GIVEN REQUEST 1: Summarize the passage on in-house legal departments and privacy regulations in two sentences.

DOCUMENT PASSAGE:
○ ○ ○ ○
At least clients are putting up a brave front.

When asked about new regulations like the California Consumer Privacy Act, 68 percent of in-house legal department respondents are either “not concerned” or only “somewhat concerned.” That’s a good indication that corporate counsel have a great plan for this stuff, right? Well, in the same survey, when asked “do you feel concerned about your organization’s ability to
meet all aspects of the new privacy requirements?” 69 percent were “concerned” or “very concerned” with an additional 25 percent “somewhat concerned.” And 84 percent “have no clearly defined processes to meet new and emerging privacy regulations.” Maybe this is like the football coach telling the team they have everything they need to win and then turning around and telling the press that the other team presents a real challenge. Still, that’s probably not how to run a legal department.

These stats come from the 2019 In-House Legal Benchmarking Report produced by Exterro, ACEDS, and In The House.

While those responses seem contradictory, maybe the twist is in the phrasing — “of course we’ll be fine with all these laws… but maybe not every aspect of these new laws.” If that’s the source of this disconnect, it may be a product of the GDPR experience, where months of fret resulted in not too much on-the-ground disruption — indeed over half of those surveyed said GDPR hadn’t impacted them at all and only 3 percent reported that the rule changed their processes any more than “somewhat.” But even if GDPR involved a good deal of crying wolf, it shouldn’t numb institutions to the changing regulations.
○ ○ ○ ○
GIVEN REQUEST 2: Rewrite the records from the line containing "Based on the" through the end of the records, inclusive, replacing "scene" with "image" and leaving everything else unchanged.

(Dataset excerpt)
○ ○ ○ ○
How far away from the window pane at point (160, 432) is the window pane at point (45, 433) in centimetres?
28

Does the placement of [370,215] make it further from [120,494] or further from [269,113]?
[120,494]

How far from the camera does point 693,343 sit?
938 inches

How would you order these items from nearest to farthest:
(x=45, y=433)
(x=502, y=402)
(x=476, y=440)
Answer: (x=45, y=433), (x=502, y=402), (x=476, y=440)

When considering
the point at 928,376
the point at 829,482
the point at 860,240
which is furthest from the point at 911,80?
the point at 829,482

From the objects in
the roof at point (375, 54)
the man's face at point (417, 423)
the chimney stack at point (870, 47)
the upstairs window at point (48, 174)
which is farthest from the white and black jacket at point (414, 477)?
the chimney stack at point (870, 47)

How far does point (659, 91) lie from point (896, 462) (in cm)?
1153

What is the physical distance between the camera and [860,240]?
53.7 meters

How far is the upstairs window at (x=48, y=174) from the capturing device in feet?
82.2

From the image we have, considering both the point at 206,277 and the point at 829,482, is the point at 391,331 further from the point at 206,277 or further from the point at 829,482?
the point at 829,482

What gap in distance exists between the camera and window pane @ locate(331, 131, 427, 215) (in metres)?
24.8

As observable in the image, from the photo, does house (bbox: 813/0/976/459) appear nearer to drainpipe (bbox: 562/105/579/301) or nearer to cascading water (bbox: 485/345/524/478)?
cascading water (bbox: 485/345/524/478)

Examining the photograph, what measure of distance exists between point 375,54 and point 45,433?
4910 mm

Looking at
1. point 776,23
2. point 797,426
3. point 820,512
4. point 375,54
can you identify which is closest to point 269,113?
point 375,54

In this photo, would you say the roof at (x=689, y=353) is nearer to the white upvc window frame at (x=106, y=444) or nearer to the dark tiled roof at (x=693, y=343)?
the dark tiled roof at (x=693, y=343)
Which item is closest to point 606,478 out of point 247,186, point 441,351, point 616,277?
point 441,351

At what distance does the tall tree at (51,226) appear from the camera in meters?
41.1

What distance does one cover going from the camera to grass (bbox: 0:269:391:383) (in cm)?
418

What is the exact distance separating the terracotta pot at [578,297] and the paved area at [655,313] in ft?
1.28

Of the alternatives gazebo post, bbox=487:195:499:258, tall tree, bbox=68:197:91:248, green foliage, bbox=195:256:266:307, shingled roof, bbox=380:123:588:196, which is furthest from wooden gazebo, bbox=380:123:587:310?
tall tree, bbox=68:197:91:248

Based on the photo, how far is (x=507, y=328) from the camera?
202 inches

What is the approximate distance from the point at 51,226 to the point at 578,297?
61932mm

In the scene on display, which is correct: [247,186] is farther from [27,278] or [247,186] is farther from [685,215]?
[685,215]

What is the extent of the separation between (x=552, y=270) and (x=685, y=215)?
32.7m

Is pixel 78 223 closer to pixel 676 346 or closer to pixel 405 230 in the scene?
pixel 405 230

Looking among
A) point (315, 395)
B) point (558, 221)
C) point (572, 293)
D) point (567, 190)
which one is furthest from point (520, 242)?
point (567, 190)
○ ○ ○ ○
FULL RESPONSE 1: According to the 2019 In-House Legal Benchmarking Report, 68 percent of in-house legal department respondents were "not concerned" or only "somewhat concerned" about new regulations like the California Consumer Privacy Act. Yet 69 percent were "concerned" or "very concerned" about their organization's ability to meet all aspects of the new privacy requirements, and 84 percent have no clearly defined processes to meet them, a disconnect the passage suggests may stem from the GDPR experience but says should not numb institutions to changing regulations.

FULL RESPONSE 2:
Based on the photo, how far is (x=507, y=328) from the camera?
202 inches

What is the approximate distance from the point at 51,226 to the point at 578,297?
61932mm

In the image on display, which is correct: [247,186] is farther from [27,278] or [247,186] is farther from [685,215]?
[685,215]

What is the extent of the separation between (x=552, y=270) and (x=685, y=215)?
32.7m

Is pixel 78 223 closer to pixel 676 346 or closer to pixel 405 230 in the image?
pixel 405 230

Looking among
A) point (315, 395)
B) point (558, 221)
C) point (572, 293)
D) point (567, 190)
which one is furthest from point (520, 242)?
point (567, 190)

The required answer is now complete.